Slaves : 1, Grands Russiens ; 2, Petits Russiens ; 3, quelques Bulgares disséminés.
Caucasiens : 4, Géorgiens et Lazes ; 5, Adighé ; 6, Kabardes ; 7, Abkhazes ; 9, Tchetchènes ; 10, Avares ; 11, autres Lezghiens ; 12, Koubatchi.
Turcs et Tartares : 13, Tartares ; 14, Nogaï ; 15, Kirghiz ; 16, Koumik ; 17, Turcs proprement dits.
Aryens : 8, Osses ; 18, Arméniens ; 19, Tates et Taliches ; 20, Kurdes ; 21, Grecs ; 22, Allemands.
Mongols : 23, Kalmouk.

En T. se trouve l’ancien centre des Tcherkesses ; en D., celui des Dukhobortzi, avant leur émigration.


Mais le gouvernement russe ne fit point appel aux habitants des contrées voisines, Arméniens, Grousiens ou Lazes, qui eussent pu vivre d’un genre de vie analogue à celui des Abkhazes ; désireux de russifier complètement le pays, il offrit des terres à des colons de la Petite Russie, mais sans leur fournir des avantages qui pussent compenser le changement absolu de milieu : les fils de la steppe ne s’accoutumèrent point aux roches abruptes, aux gorges profondes de la montagne.

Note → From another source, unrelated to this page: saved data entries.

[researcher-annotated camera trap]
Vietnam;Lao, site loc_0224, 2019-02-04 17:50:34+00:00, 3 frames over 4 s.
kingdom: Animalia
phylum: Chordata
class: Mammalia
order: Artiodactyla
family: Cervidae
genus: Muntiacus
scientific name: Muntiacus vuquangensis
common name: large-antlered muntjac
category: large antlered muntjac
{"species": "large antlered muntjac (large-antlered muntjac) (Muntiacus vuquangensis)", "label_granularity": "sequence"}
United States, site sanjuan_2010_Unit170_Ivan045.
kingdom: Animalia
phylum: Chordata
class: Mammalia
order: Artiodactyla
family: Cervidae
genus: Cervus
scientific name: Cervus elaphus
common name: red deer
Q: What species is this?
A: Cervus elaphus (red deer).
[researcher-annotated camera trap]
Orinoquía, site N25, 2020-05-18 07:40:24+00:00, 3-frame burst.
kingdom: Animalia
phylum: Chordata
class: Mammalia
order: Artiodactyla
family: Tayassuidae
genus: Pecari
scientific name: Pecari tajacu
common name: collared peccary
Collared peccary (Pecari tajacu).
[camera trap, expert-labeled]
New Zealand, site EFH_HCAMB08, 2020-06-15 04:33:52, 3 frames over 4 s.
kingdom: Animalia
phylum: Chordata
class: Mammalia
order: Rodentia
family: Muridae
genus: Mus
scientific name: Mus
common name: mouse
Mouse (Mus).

D’ailleurs, pour les attirer et les retenir, il eut fallu construire des routes, établir des entrepôts et des marchés et, par-dessus tout, laisser aux colons leur libre choix des terres et des cultures ; en un mot, il eut fallu que l’administration fonctionnât en sens inverse de sa nature. Toutefois, on ne manqua point de projeter de très grandes œuvres en vue du peuplement de l’ancienne Abkhasie et du territoire des Adighé ; mais les plans furent oubliés, ou bien entamés d’une manière incohérente

  1. Eugène Pittard, Dans la Dobrodja, p. 103.